Do you have a bucket list? Do you think you’re too young to have your dream experiences written down or too old to still make them happen? You are never too young to make a list of all the wonderful things you wish to do and see. You are also never too old to still capture some of your special unfilled dreams.
I recently had the thrill of accomplishing a feat that has been on my list of important achievements I would like to do before I die. For years when I listen to music in my home or car, I added to my enjoyment by simulating the experience of conducting the musicians. I believed being an orchestra conductor could combine my desire to create beautiful music with the enjoyment of bringing out the most in people (in this case musicians) and my pleasure to influence and control 70 to 100 musicians through the movement of my arms, eyes, and body.
Three weeks ago, when the conductor of the Desert Symphony Orchestra said he was going to auction off the opportunity to conduct this fine orchestra to an audience of more than 1,000 people at the McCallum Theatre, I was all in. I was ultimately the highest bidder and was blessed to conduct John Phillip Souza’s “The Washington Post” to open the concert last week.
So how does completing an item on a bucket list compare to expressing profound gratitude to those who have been important in my life as was the main focus of my yearlong journey of gratitude (my “victory lap”)?

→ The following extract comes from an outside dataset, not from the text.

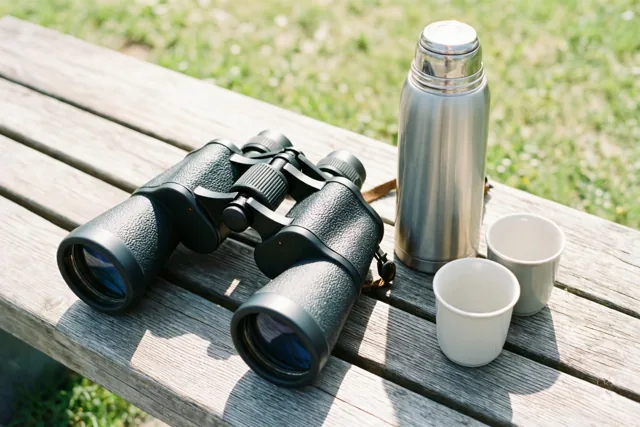 Een zwarte verrekijker ligt op een verweerde houten bank naast een zilverkleurige thermos en twee witte kopjes, met zonnig groen gras op de achtergrond.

As I reflected on this question, I concluded that in some ways it was the same but in some aspects it was different.
Bucket lists are intended to be done before we die which was the case with my yearlong journey of gratitude captured in my book, This is the Moment. This journey was intended to not only reach out and visit people who have been important to me while they are alive and well but to encourage others to “do it now”.
Just like the cost of completing items on one’s bucket list could be minor, so is the act of expressing profound gratitude. Doing it in an extraordinary way does not have to cost any significant expenditures of money. A good example of this is the “44 cents” story I share in the book about a friend who was able to communicate how important a lifelong friend was to him with the use of two pieces of paper, an envelope and a 44-cent stamp.
Bucket lists and expressions of extraordinary gratitude also share a build-up of excitement, anticipation, anxiety and ultimately a feeling of sheer joy when it’s completed.
A bucket list could include reaching out and reconnecting with people but more often than not it refers to travel adventures and unique experiences.
Items on a bucket list could be the same activity for you as they could be for your friends and loved ones (bungee jumping, Alaskan cruise, etc.), but an expression of extraordinary gratitude is unique to each and every expression. Each expression is different, which is what makes adding it to your bucket list so special.
I would be remiss if I didn’t highlight that the most important aspect that one’s bucket list and expressing extraordinary gratitude is that these are life opportunities that should not be missed.
It is never too early to add expressions of gratitude to your bucket list, but it can be too late. Don’t let this opportunity pass you by. Connect with your significant relationships today.